Here is how to do it right.
The 3-2-1 Rule
The gold standard for backups is the 3-2-1 rule: keep three copies of your data, on two different types of storage, with one copy stored off-site. This sounds excessive until you consider the scenarios it protects against.
Three copies means your original data plus two backups. If one backup fails or becomes corrupted, you still have another.
Two different storage types means combining, for example, an external hard drive with a cloud backup. If a power surge fries your computer and the external drive plugged into it, the cloud copy is unaffected. One off-site copy protects against physical disasters like fire, flood, or theft that could destroy everything in one location.
You do not need to follow this rule perfectly. Any backup is better than no backup.
But the closer you get to 3-2-1, the more resilient your data becomes against different types of loss.
Local Backups with an External Drive
An external hard drive connected to your computer via USB is the simplest form of backup. A 2 TB external drive costs about $60 to $80 and holds more than enough data for most people's computers.
On Windows, use the built-in File History feature.
Go to Settings, then Update and Security, then Backup. Connect your external drive and click "Add a drive." Select the drive and turn on "Automatically back up my files." File History continuously backs up your personal files (documents, photos, music, desktop) and lets you restore previous versions of individual files.
On Mac, use Time Machine. Connect your external drive and macOS will ask if you want to use it for Time Machine. Click "Use as Backup Disk." Time Machine creates hourly backups for the past 24 hours, daily backups for the past month, and weekly backups for previous months. It manages the space automatically by deleting the oldest backups when the drive fills up.

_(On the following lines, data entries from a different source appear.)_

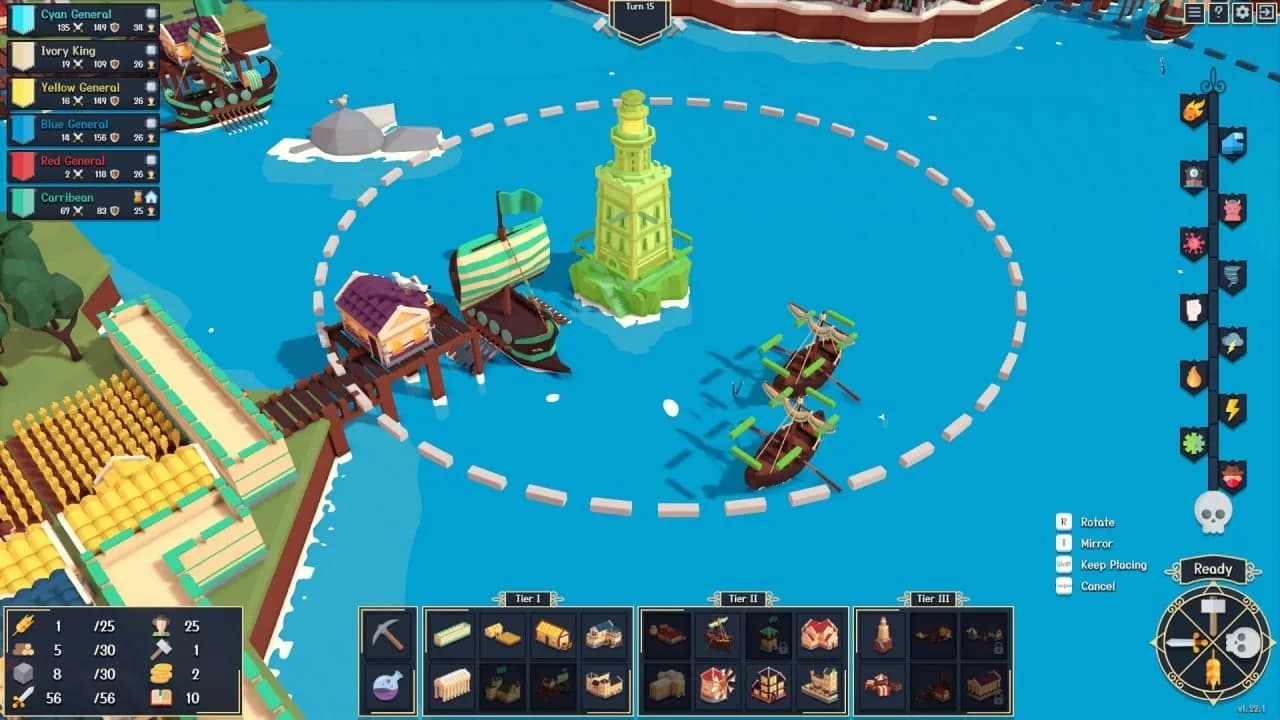 Dice Kingdoms — скриншот 7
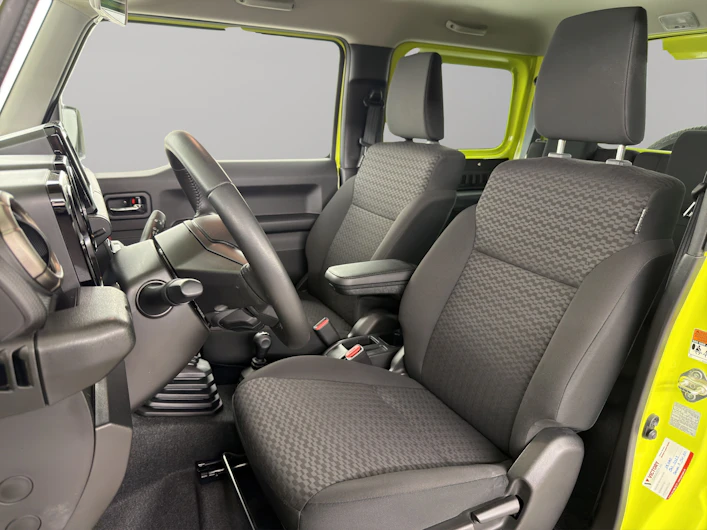 immagine del veicolo SUZUKI JIMNY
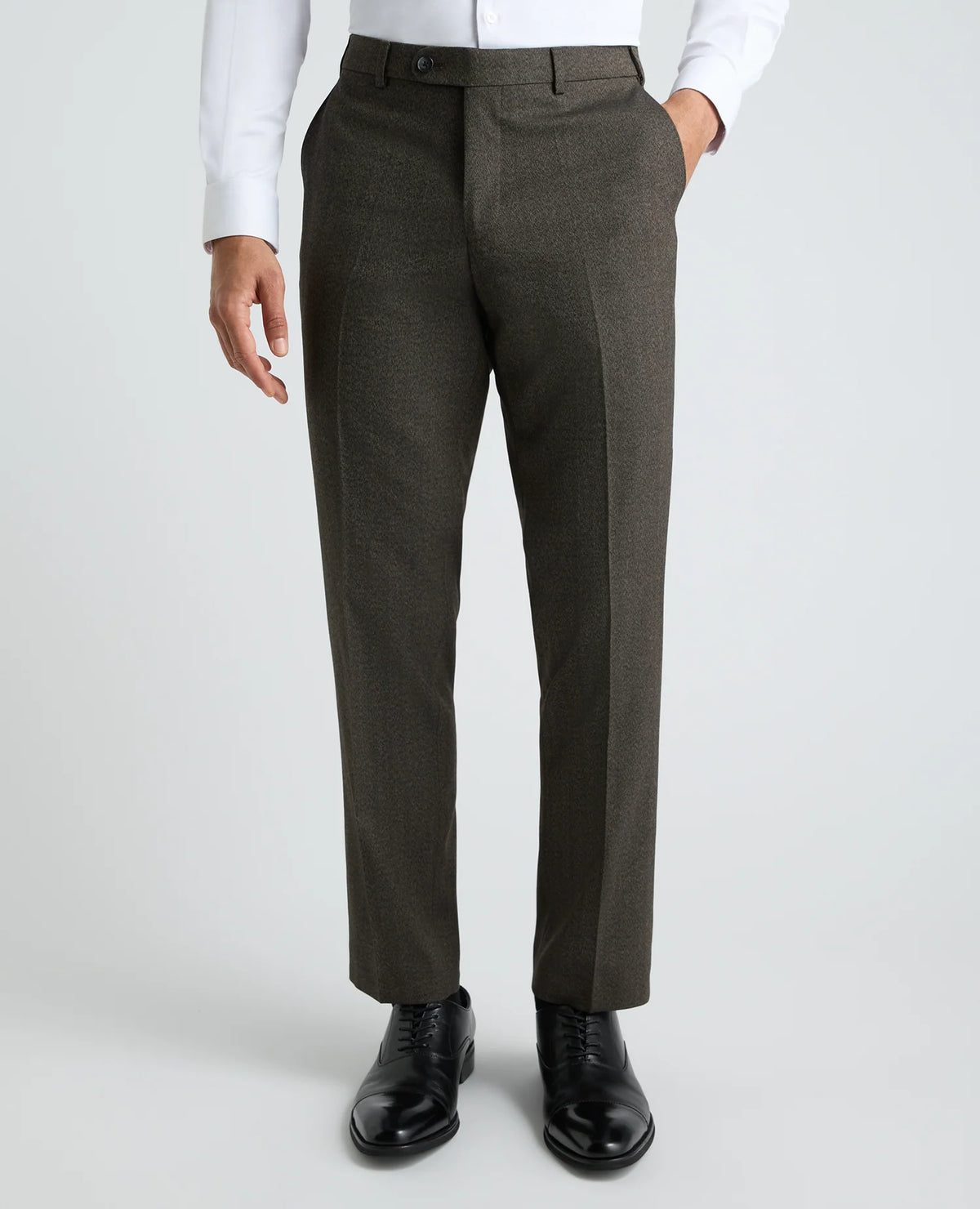Remus Uomo Pepe Trousers - Brown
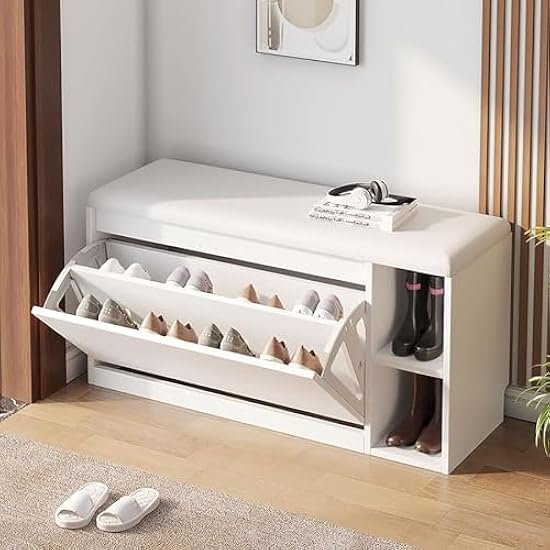 Adjustable Shoe Rack Cabinet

Both File History and Time Machine run automatically once configured.
You do not need to remember to back up. Just leave the external drive connected and the software handles the rest.
Cloud Backups
Cloud backup services automatically upload your files to remote servers over the internet. The main advantage over local backups is off-site protection. If your house burns down, your cloud backup is safe in a data center somewhere else.
For backing up specific folders, services like Google Drive, OneDrive, and Dropbox sync selected folders to the cloud.
Google offers 15 GB free, OneDrive offers 5 GB free, and Dropbox offers 2 GB free. Paid plans with 1 to 2 TB of storage typically cost $10 to $12 per month.
For a complete computer backup that includes your operating system, applications, and all files, dedicated backup services like Backblaze ($7 per month for unlimited storage) or Carbonite (starting around $6 per month) are designed to run continuously in the background and back up everything on your computer without you selecting specific folders.
Cloud backups are slower than local backups because they depend on your internet upload speed.
The initial backup of a full computer can take days or even weeks on a slow connection. After the initial backup, incremental backups only upload files that have changed, which is much faster.
What to Back Up
At minimum, back up anything you cannot replace: personal photos, documents, financial records, creative work, and important emails. These are the files that have actual sentimental or practical value.
Applications and operating system files can usually be re-downloaded and reinstalled. Backing them up is convenient because it speeds up recovery after a failure, but it is not essential. If you are short on backup space, prioritize irreplaceable personal files over software.
Testing Your Backups
A backup that you have never tested is a backup that might not work when you need it. Once you have set up your backup system, try restoring a file. On Windows, right-click a file, choose "Restore previous versions," and verify that the backup versions are there. On Mac, open Time Machine and browse to a specific file and date to confirm the backup is working.
Do this test once every few months. It takes two minutes and gives you confidence that your backup is actually functioning. Discovering a broken backup when you desperately need it is a particularly painful experience.
A Simple Setup That Covers Most People
Buy a 2 TB external hard drive and set up File History (Windows) or Time Machine (Mac) for local backup. Sign up for Backblaze or a similar cloud backup service for off-site protection. That gives you a local backup for fast restores and a cloud backup for disaster protection. Total cost: about $70 for the drive plus $7 per month for cloud storage. Total setup time: about 30 minutes. And from that point forward, your data is protected automatically.